**Work task**
Using the records below, write out only the lines from the line containing "Out In Los Angeles [28 April 2012]" up to and including the line containing "Razzle dazzle cupcakes wedding giveaways", exactly, with no pictures.

**Data shown**
• • • •

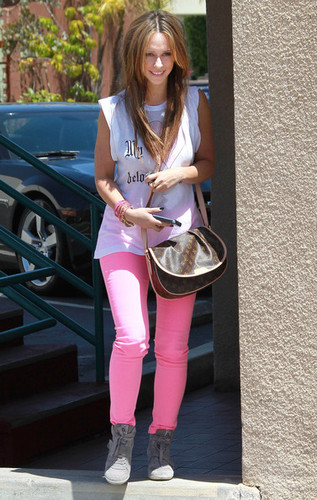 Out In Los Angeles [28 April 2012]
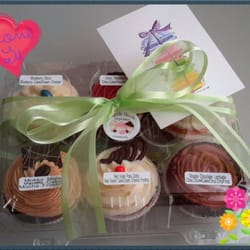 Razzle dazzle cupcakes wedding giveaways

• • • •

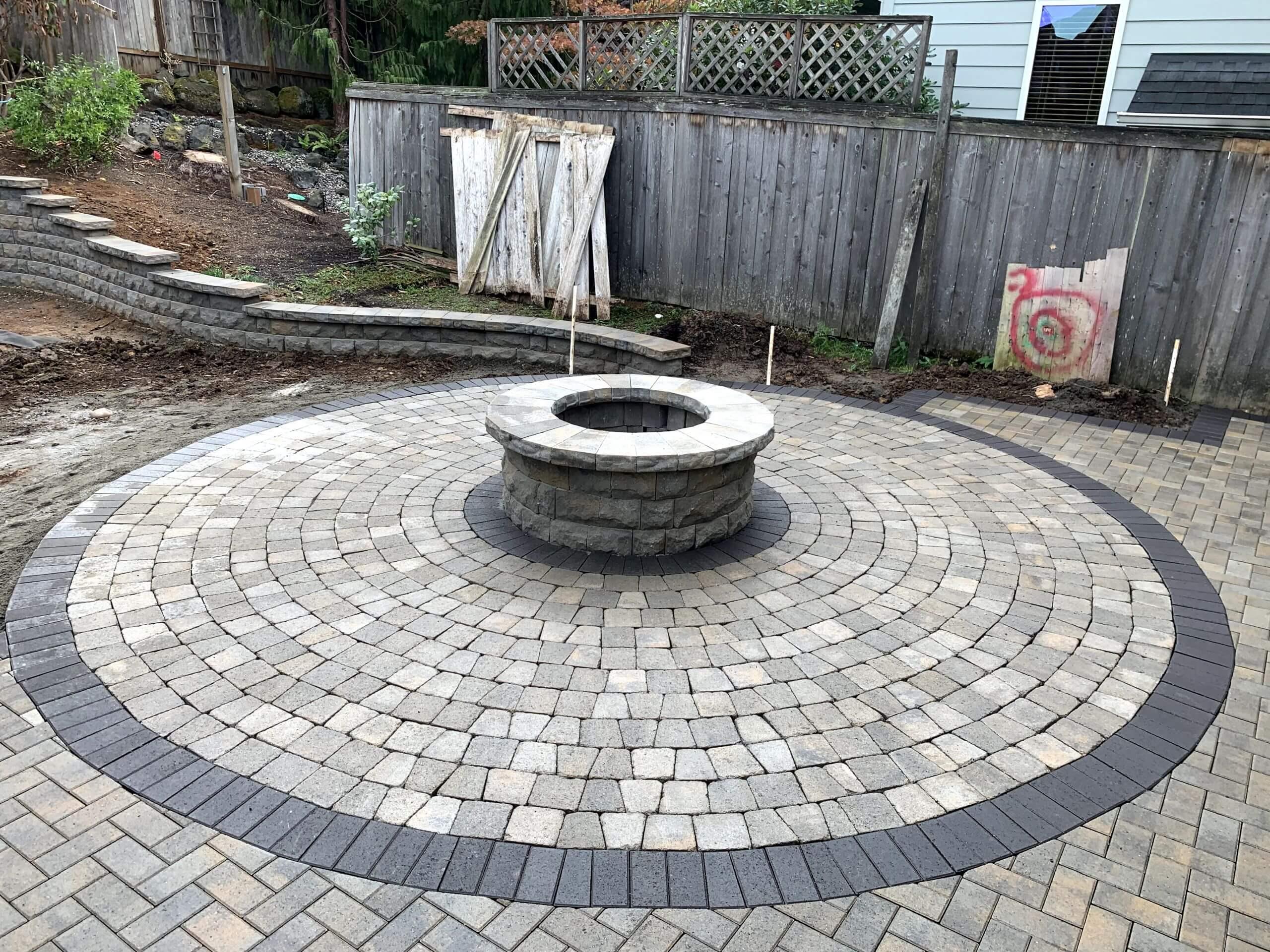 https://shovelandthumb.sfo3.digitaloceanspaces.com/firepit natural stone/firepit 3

• • • •

**Solution to the problem**
 Out In Los Angeles [28 April 2012]
 Razzle dazzle cupcakes wedding giveaways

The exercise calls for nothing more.